* [Information given]
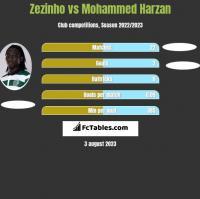 Zezinho vs Mohammed Harzan h2h player stats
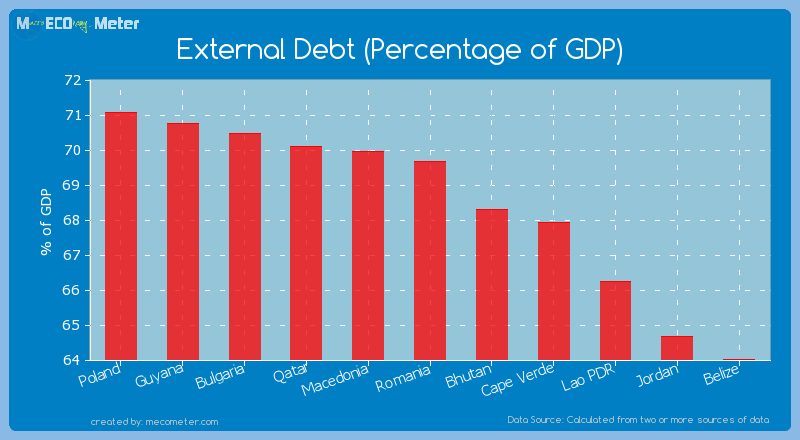 External Debt (Percentage of GDP) of Romania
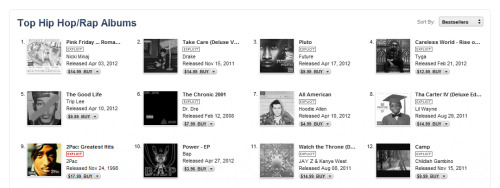 2Pac: Greatest Hits Ranks 9th in iTunes Top Hip-Hop/Rap Albums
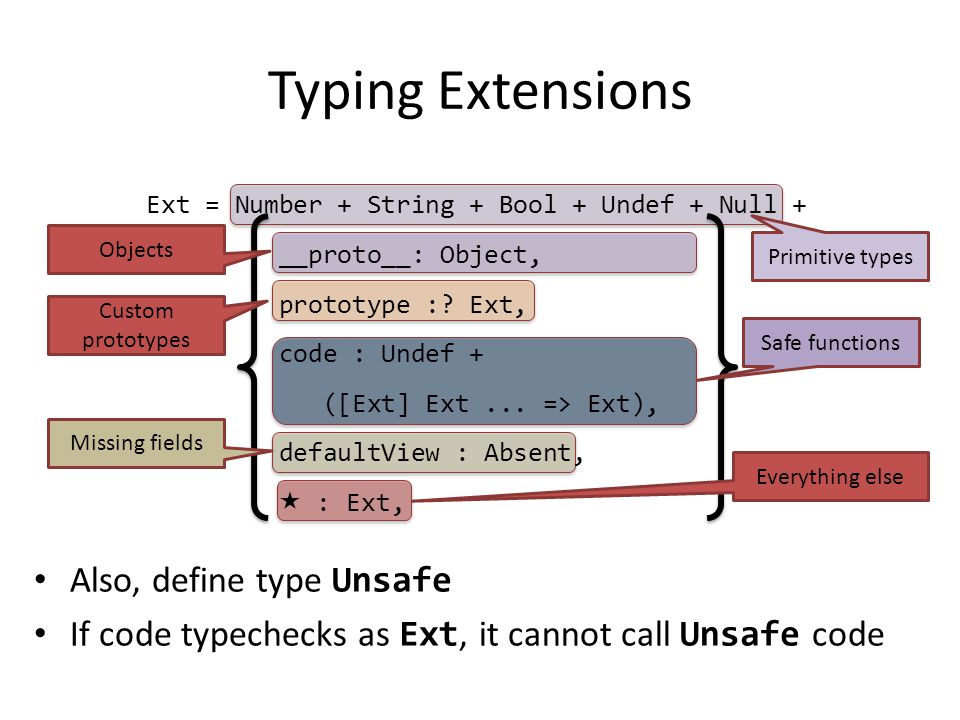 Also, define type Unsafe If code typechecks as Ext, it cannot call Unsafe code Typing Extensions Missing fields Everything else Primitive types Safe functions Objects Custom prototypes Ext = Number + String + Bool + Undef + Null + __proto__: Object, prototype :.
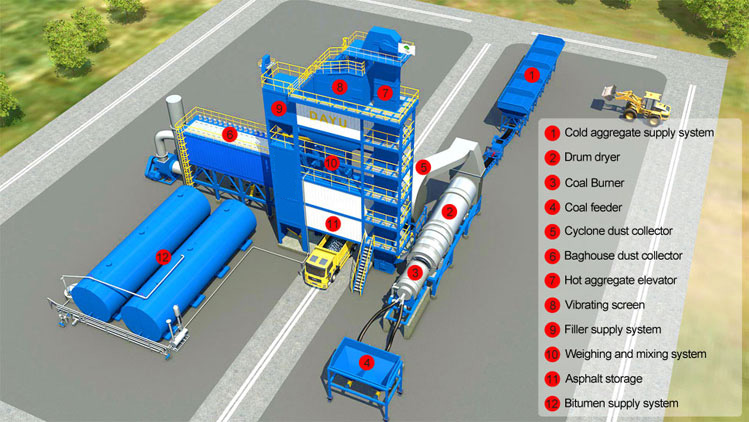 LB Series Asphalt Batch Mix Plant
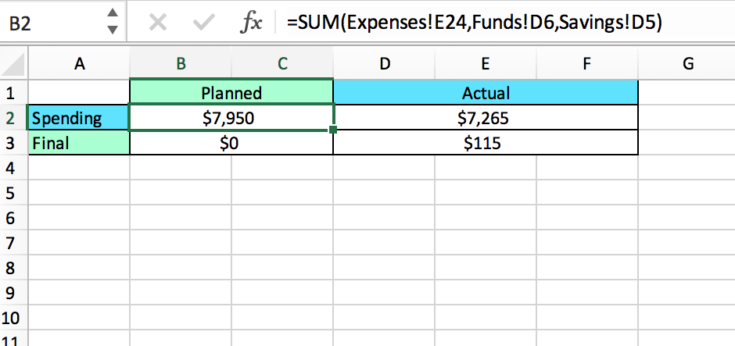 How to Make a Budget in Excel: Our Simple Step-by-Step Guide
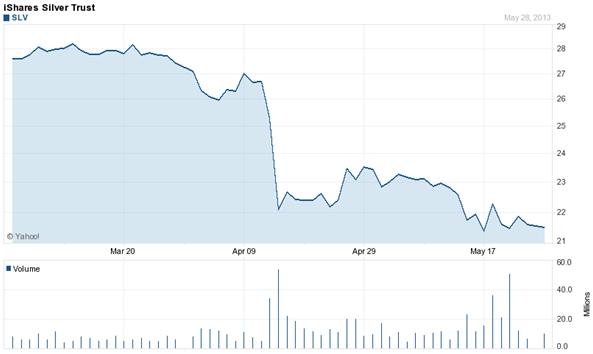 Gráficos de precios del ETF iShares SilverTrust
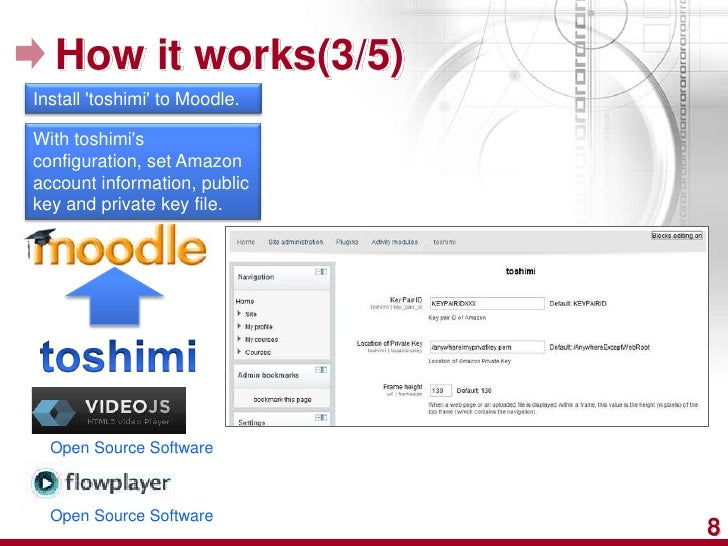 How it works(3/5)Install toshimi to Moodle.With toshimisconfiguration, set Amazonaccount information, publickey and privat...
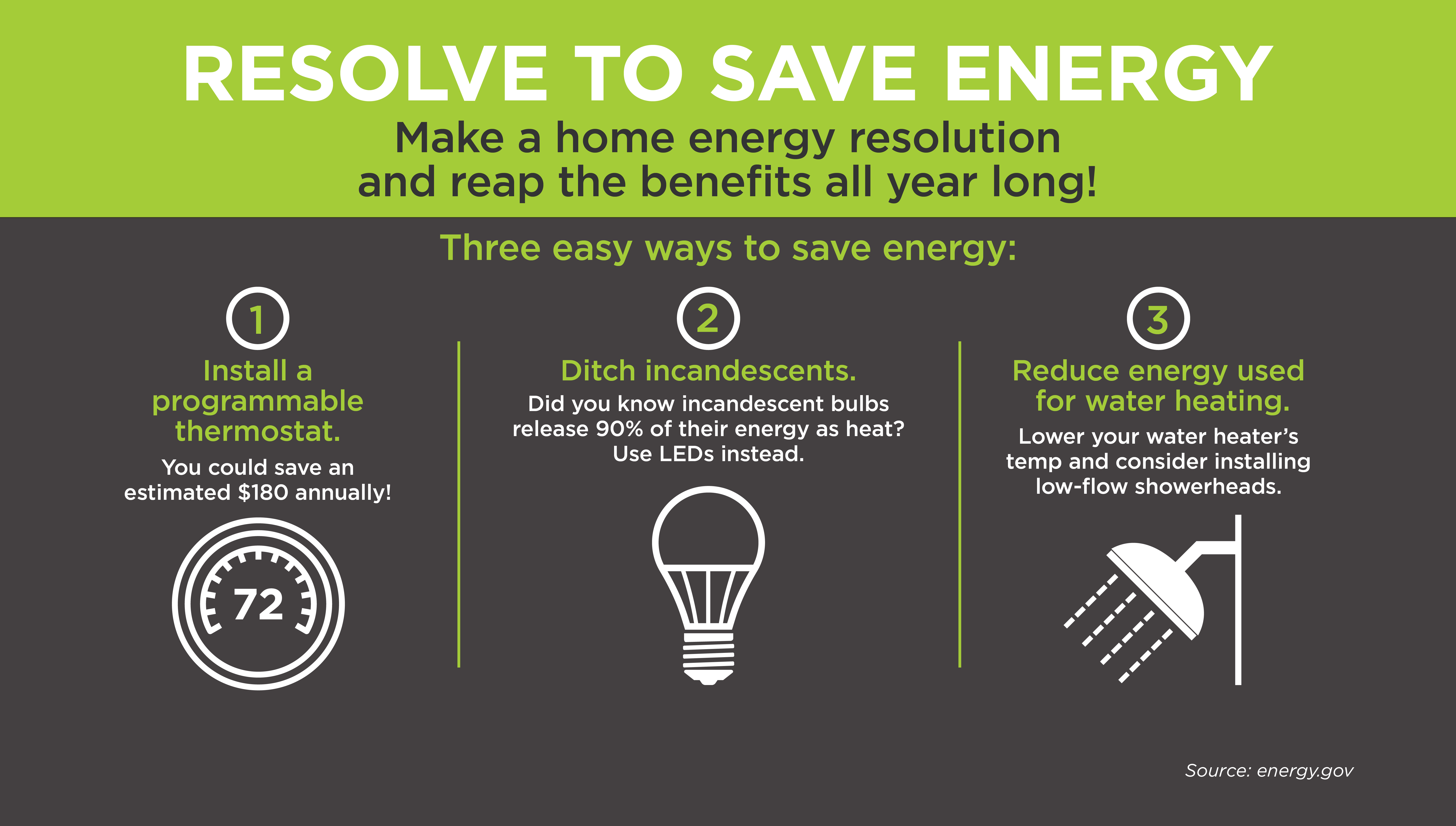 Steps to Saving Electricity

* [Description of the task]
Reproduce, word for word, the lines from the one containing "LB Series Asphalt Batch Mix Plant" through the final line above. Leave every picture out.

* [Answer area]
 LB Series Asphalt Batch Mix Plant
 How to Make a Budget in Excel: Our Simple Step-by-Step Guide
 Gráficos de precios del ETF iShares SilverTrust
 How it works(3/5)Install toshimi to Moodle.With toshimisconfiguration, set Amazonaccount information, publickey and privat...
 Steps to Saving Electricity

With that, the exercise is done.